**Requirements**
Locate every line in the records below that contains the word "metal", and copy each one.

━━ Source material ━━

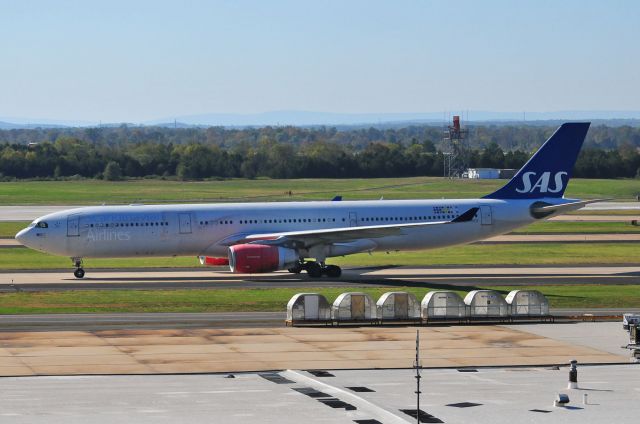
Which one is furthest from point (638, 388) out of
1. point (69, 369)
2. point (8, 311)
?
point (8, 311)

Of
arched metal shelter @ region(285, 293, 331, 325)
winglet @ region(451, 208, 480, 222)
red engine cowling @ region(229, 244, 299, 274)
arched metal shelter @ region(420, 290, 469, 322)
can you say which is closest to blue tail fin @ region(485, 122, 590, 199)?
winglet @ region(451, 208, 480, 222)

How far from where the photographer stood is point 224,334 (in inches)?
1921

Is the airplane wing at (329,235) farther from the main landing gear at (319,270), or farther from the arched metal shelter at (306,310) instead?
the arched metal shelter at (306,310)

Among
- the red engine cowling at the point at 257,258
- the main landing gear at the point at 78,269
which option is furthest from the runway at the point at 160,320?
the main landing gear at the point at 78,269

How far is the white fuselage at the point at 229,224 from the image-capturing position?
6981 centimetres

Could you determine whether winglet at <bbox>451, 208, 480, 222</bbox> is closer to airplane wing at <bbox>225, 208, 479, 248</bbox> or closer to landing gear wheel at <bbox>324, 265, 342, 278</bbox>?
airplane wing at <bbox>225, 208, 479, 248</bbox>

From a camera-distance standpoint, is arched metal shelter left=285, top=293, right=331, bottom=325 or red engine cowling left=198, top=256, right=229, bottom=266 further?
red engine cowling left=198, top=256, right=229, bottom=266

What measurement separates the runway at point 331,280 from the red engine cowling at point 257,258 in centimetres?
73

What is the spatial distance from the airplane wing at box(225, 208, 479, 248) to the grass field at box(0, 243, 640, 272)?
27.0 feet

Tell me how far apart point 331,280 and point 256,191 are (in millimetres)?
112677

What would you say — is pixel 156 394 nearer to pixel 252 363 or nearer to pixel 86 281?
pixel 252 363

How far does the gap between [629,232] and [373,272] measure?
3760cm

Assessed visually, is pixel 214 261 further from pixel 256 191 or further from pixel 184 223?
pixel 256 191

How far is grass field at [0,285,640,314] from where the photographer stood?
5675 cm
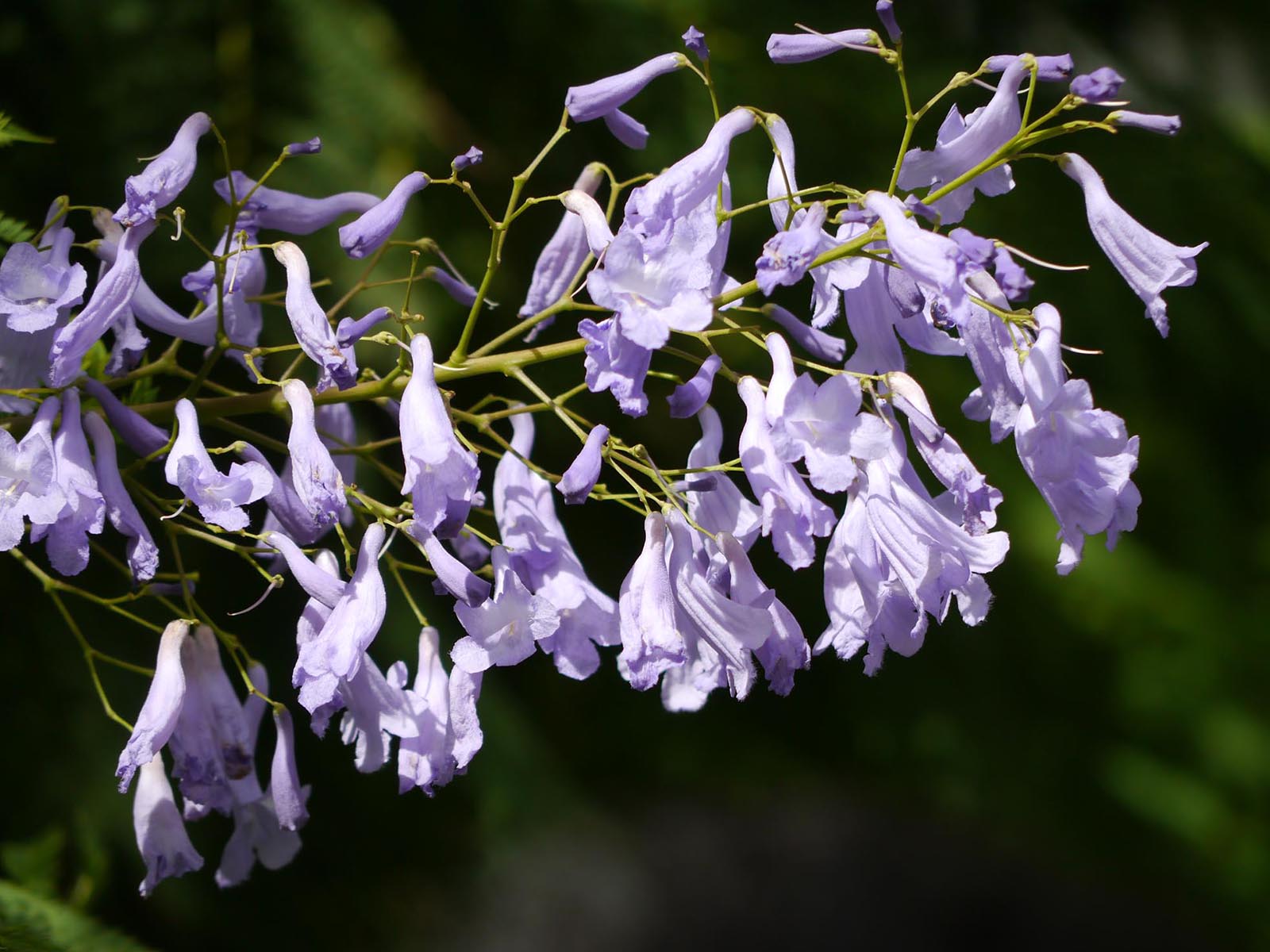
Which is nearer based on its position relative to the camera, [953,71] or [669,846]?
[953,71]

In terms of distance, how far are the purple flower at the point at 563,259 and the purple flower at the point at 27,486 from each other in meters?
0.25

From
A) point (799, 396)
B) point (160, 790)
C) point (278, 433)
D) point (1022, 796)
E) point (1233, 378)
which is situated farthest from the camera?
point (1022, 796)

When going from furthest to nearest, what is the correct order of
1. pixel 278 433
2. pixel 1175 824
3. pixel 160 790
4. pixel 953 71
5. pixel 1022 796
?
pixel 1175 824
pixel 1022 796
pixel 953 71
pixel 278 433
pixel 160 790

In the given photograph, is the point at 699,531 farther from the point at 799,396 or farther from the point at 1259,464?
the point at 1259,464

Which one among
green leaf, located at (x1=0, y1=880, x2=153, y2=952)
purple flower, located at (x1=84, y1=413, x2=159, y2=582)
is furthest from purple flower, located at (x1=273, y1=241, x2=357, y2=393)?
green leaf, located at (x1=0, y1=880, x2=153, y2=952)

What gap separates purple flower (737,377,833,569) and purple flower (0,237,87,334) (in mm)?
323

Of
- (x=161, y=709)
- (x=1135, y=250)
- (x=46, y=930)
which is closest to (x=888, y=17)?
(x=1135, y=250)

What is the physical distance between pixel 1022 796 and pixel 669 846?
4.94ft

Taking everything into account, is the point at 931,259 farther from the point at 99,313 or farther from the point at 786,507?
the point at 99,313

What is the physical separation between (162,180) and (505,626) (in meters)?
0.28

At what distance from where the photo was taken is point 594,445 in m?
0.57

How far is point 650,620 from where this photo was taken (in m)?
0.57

━━━
━━ Source material ━━

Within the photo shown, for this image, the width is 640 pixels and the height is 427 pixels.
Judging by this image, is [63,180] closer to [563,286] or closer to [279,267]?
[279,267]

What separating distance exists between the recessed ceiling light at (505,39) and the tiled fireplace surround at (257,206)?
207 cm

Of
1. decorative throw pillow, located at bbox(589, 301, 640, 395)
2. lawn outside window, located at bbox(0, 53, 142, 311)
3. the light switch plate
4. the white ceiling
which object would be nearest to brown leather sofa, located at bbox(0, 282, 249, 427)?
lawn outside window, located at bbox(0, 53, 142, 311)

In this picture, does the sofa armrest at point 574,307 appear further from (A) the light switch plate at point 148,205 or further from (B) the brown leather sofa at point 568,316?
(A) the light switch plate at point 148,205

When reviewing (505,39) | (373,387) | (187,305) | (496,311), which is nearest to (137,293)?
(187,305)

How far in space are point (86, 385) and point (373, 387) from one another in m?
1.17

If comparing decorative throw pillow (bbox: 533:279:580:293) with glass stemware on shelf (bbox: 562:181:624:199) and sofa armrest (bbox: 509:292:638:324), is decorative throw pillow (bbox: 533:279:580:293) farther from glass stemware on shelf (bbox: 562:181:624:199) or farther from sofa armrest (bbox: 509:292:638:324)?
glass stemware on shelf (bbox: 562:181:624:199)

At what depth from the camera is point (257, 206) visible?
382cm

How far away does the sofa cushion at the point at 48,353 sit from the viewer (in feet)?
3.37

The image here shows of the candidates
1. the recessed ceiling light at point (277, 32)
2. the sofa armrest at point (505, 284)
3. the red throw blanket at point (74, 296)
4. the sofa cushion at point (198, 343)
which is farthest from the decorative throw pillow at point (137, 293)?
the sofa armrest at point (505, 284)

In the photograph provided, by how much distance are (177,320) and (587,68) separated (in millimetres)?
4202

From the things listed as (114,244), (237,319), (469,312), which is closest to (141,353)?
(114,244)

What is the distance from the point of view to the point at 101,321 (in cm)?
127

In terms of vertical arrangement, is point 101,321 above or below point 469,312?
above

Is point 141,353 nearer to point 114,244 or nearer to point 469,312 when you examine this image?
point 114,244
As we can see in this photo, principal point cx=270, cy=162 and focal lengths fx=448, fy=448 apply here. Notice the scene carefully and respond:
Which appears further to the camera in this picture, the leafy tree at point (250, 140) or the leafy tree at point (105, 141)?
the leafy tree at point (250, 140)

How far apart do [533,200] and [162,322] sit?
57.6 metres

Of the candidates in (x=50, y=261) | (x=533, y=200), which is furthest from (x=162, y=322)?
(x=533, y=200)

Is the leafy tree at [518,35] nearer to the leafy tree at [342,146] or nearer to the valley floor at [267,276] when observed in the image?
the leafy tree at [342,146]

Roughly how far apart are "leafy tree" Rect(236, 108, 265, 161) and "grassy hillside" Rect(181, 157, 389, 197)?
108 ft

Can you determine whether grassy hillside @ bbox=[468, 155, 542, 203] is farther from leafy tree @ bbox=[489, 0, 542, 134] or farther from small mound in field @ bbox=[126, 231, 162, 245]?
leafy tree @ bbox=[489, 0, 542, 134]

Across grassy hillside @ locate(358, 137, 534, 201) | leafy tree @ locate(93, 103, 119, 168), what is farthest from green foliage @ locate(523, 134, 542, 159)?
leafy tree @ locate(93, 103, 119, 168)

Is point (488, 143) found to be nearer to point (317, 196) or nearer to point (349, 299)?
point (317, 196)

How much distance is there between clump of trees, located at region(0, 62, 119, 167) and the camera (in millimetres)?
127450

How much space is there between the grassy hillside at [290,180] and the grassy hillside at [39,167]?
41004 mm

━━━
━━ Source material ━━

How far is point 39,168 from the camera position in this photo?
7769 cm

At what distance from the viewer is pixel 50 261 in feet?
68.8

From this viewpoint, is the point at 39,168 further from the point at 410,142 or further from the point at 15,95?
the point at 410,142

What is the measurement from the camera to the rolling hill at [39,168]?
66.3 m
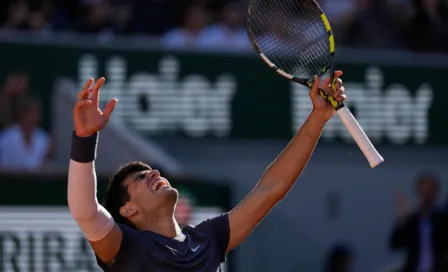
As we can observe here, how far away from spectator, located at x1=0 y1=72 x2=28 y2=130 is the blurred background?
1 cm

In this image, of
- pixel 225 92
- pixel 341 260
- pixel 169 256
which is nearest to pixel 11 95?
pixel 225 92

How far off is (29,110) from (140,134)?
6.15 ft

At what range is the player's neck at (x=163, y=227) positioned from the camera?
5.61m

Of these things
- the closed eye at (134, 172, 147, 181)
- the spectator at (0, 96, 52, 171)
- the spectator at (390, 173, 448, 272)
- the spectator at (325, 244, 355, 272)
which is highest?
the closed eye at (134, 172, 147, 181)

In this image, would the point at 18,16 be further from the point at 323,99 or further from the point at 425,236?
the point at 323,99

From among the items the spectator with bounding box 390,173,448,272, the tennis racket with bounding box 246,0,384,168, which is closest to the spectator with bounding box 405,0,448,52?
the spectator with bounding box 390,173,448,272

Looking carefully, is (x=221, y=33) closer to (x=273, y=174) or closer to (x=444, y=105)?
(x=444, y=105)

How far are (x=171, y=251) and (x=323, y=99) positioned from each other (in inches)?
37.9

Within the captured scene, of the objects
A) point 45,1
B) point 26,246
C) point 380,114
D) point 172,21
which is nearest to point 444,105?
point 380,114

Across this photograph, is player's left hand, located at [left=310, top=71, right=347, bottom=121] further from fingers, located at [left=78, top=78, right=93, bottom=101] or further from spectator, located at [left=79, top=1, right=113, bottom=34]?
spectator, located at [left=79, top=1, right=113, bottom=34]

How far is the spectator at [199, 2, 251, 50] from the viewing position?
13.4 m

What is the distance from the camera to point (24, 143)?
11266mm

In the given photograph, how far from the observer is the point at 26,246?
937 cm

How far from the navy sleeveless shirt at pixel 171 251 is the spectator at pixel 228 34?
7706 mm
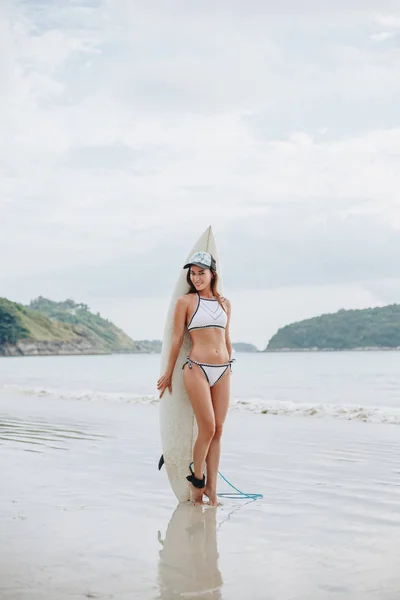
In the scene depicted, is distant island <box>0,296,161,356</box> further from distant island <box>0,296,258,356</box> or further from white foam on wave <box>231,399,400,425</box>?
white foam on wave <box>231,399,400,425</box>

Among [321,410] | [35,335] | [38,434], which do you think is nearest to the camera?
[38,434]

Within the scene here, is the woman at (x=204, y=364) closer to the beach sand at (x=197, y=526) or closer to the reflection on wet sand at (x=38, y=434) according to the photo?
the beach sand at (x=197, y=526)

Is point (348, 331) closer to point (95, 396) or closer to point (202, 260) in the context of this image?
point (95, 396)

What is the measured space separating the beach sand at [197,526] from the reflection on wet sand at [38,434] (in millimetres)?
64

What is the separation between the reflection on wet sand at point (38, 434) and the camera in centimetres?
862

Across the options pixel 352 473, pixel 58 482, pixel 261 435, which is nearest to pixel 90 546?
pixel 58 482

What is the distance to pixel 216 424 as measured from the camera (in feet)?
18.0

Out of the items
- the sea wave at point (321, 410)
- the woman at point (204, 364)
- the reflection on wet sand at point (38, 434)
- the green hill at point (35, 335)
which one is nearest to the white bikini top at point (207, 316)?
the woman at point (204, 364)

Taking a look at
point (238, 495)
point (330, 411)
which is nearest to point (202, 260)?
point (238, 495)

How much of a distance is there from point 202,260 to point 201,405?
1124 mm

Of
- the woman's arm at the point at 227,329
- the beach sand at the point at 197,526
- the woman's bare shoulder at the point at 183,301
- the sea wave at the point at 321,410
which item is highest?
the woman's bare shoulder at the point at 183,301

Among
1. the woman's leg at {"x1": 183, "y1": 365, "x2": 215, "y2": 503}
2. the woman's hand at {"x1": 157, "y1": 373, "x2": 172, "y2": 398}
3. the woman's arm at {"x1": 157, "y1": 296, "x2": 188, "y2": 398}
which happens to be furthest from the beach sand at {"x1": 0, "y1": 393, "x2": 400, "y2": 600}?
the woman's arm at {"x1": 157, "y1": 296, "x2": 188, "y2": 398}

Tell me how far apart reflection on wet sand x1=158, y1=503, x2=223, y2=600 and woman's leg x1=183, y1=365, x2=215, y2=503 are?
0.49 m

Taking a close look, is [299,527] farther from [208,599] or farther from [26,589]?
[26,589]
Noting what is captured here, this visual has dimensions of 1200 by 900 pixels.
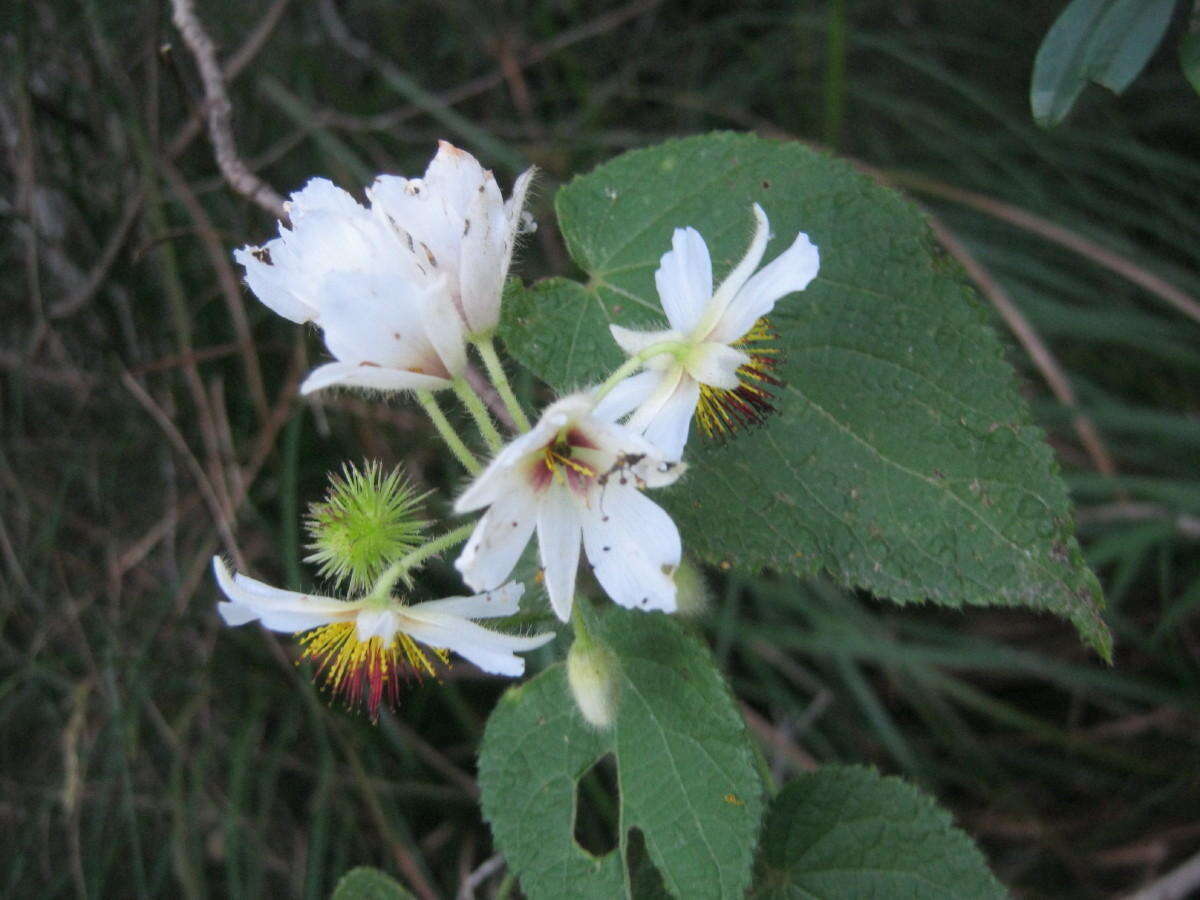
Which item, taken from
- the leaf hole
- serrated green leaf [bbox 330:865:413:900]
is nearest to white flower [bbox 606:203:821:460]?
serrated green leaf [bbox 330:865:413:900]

━━━

**Exercise answer**
arched metal shelter @ region(285, 293, 331, 325)
arched metal shelter @ region(420, 290, 469, 322)
Is the airplane wing at (329,235) farther from the main landing gear at (319,270), or farther from the arched metal shelter at (306,310) instead?
the arched metal shelter at (306,310)
From a camera-distance standpoint, is arched metal shelter left=285, top=293, right=331, bottom=325 or red engine cowling left=198, top=256, right=229, bottom=266 further?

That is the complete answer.